## WHAT THIS TASK INVOLVES
Among the entries below, extract exactly the lines that run from the one with "USP Class VI" through the one with "parts readily available", both ends included.

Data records
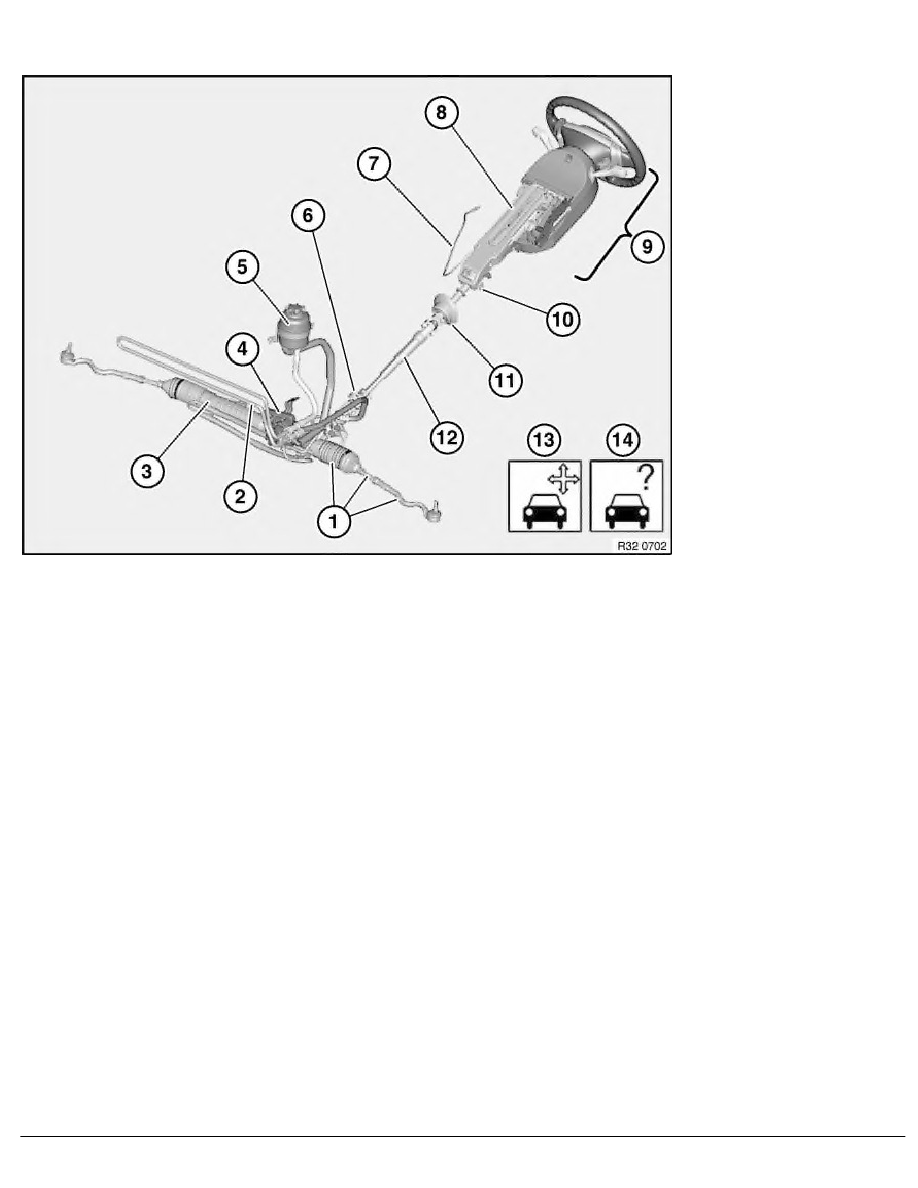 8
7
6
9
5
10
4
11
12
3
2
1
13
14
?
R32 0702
---
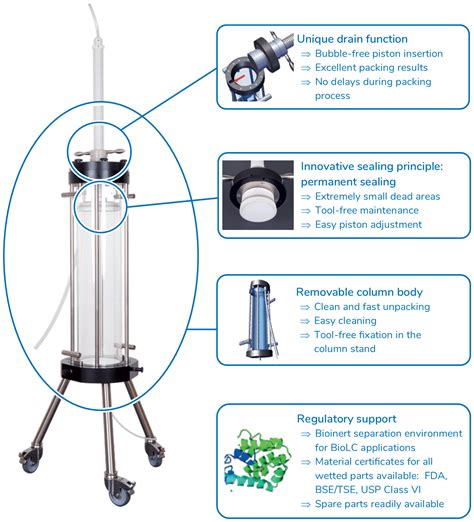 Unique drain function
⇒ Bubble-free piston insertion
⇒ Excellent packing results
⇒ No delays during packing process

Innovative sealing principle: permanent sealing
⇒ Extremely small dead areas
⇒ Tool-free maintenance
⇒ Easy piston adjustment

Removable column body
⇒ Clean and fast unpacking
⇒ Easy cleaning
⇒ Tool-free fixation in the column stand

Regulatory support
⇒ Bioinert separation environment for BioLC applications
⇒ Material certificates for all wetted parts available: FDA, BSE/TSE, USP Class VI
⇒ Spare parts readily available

## WRITTEN SOLUTION
⇒ Material certificates for all wetted parts available: FDA, BSE/TSE, USP Class VI
⇒ Spare parts readily available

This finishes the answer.